## [Ziel der Übung]
Schreibe aus den folgenden Daten jede Zeile heraus, die das Wort „white“ enthält.

## [Vorliegende Daten]
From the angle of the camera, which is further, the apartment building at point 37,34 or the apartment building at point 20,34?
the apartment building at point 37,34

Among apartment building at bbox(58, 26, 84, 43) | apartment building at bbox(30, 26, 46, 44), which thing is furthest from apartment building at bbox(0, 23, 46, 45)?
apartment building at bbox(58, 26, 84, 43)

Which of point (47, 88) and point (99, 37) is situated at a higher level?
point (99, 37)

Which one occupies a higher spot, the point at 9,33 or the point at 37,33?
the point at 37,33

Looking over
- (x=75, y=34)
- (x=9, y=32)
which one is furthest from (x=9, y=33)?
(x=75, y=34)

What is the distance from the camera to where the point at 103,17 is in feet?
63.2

==

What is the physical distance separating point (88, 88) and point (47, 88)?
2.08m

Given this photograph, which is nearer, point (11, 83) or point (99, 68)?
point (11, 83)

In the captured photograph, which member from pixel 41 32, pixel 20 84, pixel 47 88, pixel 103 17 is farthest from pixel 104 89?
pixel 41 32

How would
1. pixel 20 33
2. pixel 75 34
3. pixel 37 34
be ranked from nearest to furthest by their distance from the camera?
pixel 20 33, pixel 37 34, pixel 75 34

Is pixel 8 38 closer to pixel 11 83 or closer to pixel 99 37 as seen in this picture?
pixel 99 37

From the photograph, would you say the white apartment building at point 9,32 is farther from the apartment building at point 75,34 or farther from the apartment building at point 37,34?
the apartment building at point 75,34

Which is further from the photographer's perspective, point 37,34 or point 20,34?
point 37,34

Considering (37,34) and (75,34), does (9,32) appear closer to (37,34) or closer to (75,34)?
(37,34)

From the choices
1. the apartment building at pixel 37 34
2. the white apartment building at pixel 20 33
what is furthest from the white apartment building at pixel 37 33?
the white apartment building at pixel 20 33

## [Ergebnis der Übung]
From the photograph, would you say the white apartment building at point 9,32 is farther from the apartment building at point 75,34 or farther from the apartment building at point 37,34?
2. the white apartment building at pixel 20 33
what is furthest from the white apartment building at pixel 37 33?
the white apartment building at pixel 20 33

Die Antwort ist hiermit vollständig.